Ketika melihat pertandingan berlangsung, pertama kali panitia memperkenalkan semua juri yang hadir, yang rata-rata bergelar sarjana bahkan ada yang master. Dan yang lebih hebatnya lagi rata rata dari mereka sarjana dalam bahasa Inggris. Namun yang amat disayangkan, kesemua juri tersebut tidak diberikan waktu untuk memperkenalkan diri mereka atau mengucapkan kata sambutan dalam bahsa Inggris. Akan lebih bijaksana jika mereka yang ditunjuk sebagai juri, bisa memperkenalkan diri mereka masing masing dengan berbahasa Inggris pula dan melakukan sedikit kata sambutan. Sehingga status mereka sebagai juri bukanlah juri OMONG KOSONG yang mungkin saja ternyata tidak fasih berbahasa Inggris.

Sungguh memalukan tentunya jika mereka hanya TONG KOSONG NYARING BUNYINYA. (alias tidak bisa berbicara fasih dalam bahasa Inggris namun diangkat menjadi juri dalampidato berbahasa Inggris ). Bahkan patut dipertanyakan apakah gelar dan ijasah kesarjanaan mereka asli atau hasil manipulasi semata? Walahualam…

Maka sudah sepantasnya mereka yang menjadi juri tergugah hatinya untuk berpikir jernih dan profesional dalam menilai para peserta. Memberikan kritik adalah suatu hal yang perlu dilakukan demi terciptanya generasi penerus bangsa yang unggul. Menjadikan mereka sebagai tunas penerus bangsa yang bermental baja, bukan bermental tempe. Juga menjadikan mereka sebagai generasi penerus bangsa yang jujur dan tidak munafik, berbicara apa adanya tanpa harus pandai bersandiwara.

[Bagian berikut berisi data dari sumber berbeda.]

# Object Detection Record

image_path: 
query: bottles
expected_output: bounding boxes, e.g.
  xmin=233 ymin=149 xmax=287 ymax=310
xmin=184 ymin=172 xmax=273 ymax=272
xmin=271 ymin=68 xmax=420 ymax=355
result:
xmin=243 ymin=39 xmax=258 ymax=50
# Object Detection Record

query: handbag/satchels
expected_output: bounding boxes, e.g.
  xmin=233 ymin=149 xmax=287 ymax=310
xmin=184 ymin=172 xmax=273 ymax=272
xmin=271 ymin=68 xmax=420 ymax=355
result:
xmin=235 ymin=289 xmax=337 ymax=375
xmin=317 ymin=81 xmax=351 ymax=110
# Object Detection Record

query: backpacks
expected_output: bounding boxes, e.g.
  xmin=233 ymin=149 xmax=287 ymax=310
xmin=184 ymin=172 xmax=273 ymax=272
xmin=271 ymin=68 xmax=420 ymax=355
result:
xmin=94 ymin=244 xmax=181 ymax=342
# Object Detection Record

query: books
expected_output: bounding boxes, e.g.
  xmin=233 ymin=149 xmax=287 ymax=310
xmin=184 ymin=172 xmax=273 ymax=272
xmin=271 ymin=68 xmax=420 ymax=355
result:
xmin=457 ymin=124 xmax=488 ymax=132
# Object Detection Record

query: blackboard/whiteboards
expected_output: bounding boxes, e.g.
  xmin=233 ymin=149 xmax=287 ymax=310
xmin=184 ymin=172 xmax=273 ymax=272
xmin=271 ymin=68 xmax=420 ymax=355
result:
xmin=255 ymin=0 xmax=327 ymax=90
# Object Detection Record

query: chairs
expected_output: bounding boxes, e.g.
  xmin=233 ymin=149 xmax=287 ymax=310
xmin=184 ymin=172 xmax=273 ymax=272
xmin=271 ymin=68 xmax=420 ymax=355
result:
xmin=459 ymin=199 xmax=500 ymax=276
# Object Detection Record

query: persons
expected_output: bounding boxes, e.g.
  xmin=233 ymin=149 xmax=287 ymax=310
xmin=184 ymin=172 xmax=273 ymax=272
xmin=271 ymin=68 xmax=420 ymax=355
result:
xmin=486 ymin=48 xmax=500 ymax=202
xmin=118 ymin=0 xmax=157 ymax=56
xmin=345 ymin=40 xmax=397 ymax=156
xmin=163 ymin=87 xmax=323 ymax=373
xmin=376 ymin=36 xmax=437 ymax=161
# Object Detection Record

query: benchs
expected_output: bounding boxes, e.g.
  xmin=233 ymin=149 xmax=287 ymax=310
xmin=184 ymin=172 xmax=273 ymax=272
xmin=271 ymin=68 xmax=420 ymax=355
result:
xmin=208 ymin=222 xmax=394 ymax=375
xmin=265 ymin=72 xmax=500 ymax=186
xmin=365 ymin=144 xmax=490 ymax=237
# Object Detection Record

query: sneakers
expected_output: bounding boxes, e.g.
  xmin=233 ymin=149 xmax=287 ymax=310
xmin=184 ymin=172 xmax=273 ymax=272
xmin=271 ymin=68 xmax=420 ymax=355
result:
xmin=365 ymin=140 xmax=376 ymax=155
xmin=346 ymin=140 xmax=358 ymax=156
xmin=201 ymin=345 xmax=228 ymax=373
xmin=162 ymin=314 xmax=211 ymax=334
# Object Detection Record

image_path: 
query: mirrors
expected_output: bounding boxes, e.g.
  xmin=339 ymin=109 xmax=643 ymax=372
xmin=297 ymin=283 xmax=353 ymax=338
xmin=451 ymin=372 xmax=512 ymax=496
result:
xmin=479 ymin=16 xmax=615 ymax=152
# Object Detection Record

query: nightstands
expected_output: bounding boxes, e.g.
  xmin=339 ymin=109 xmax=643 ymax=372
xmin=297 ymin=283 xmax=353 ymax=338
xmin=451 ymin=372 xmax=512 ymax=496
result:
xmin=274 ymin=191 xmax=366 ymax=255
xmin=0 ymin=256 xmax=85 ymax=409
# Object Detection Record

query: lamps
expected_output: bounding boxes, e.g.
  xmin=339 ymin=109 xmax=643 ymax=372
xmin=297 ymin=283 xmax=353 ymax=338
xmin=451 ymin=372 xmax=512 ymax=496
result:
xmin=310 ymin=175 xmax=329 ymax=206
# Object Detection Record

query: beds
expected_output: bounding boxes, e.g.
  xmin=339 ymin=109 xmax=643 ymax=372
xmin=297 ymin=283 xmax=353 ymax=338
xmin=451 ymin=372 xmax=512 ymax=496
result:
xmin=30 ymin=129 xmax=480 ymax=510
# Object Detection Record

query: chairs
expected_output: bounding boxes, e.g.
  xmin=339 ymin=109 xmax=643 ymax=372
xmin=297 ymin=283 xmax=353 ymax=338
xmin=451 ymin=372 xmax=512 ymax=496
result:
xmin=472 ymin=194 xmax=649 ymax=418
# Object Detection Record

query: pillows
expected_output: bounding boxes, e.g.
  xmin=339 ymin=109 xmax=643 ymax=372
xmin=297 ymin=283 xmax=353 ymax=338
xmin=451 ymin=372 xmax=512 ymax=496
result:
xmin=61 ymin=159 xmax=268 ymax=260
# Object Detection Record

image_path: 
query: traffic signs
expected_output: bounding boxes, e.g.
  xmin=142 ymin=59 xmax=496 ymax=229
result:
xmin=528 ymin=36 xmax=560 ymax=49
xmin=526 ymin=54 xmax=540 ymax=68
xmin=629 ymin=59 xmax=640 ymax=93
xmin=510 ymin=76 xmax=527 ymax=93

Jika sebagian mengatakan itu trik, jelas itu adalah trik keblinger yang salah alamat. Trik menangis agar mengundang rasa simpati juri yang mengharu biru? Trik boleh saja dilakukan asalkan jangan meninggalkan akhlak dan jangan membuat suatu manipulasi. Memanipulasi keadaan dan membuat seolah-olah kesedihan bisa diperjualbelikan sedari dini adalah suatu perbuatan hina yang mencermikan kebobrokan pribadi seorang pengajar itu sendiri.

Dan untuk juri, yang kira-kira tidak pantas menjadi juri, lebih baik mundur dengan legowo tanpa harus memaksakan diri sehingga akan nampak kebodohan mereka serta ketidakprofesionalan mereka sendiri di mata masyarakat. Mereka hanyalah sekumpulan manusia tidak berguna yang mengotori sebuah kompetisi yang sudah seharusnya dilaksanakan secara adil. Indonesia harus maju dengan manusia yang berkompeten dan punya malu, sehingga mereka akan mundur tanpa dilengserkan jika mereka memang tidak pantas untuk menduduki suatu jabatan yang berhubungan dengan kemajuan bangsa, dan juga yang berhubungan dengan jati diri Indonesia sebagai bangsa yang besar. Jika seorang juri bermental tempe, maka pemenangnya pun akan bermental sama dengan jurinya.

Memilih manusia tempe oleh manusia tempe dan untuk manusia tempe.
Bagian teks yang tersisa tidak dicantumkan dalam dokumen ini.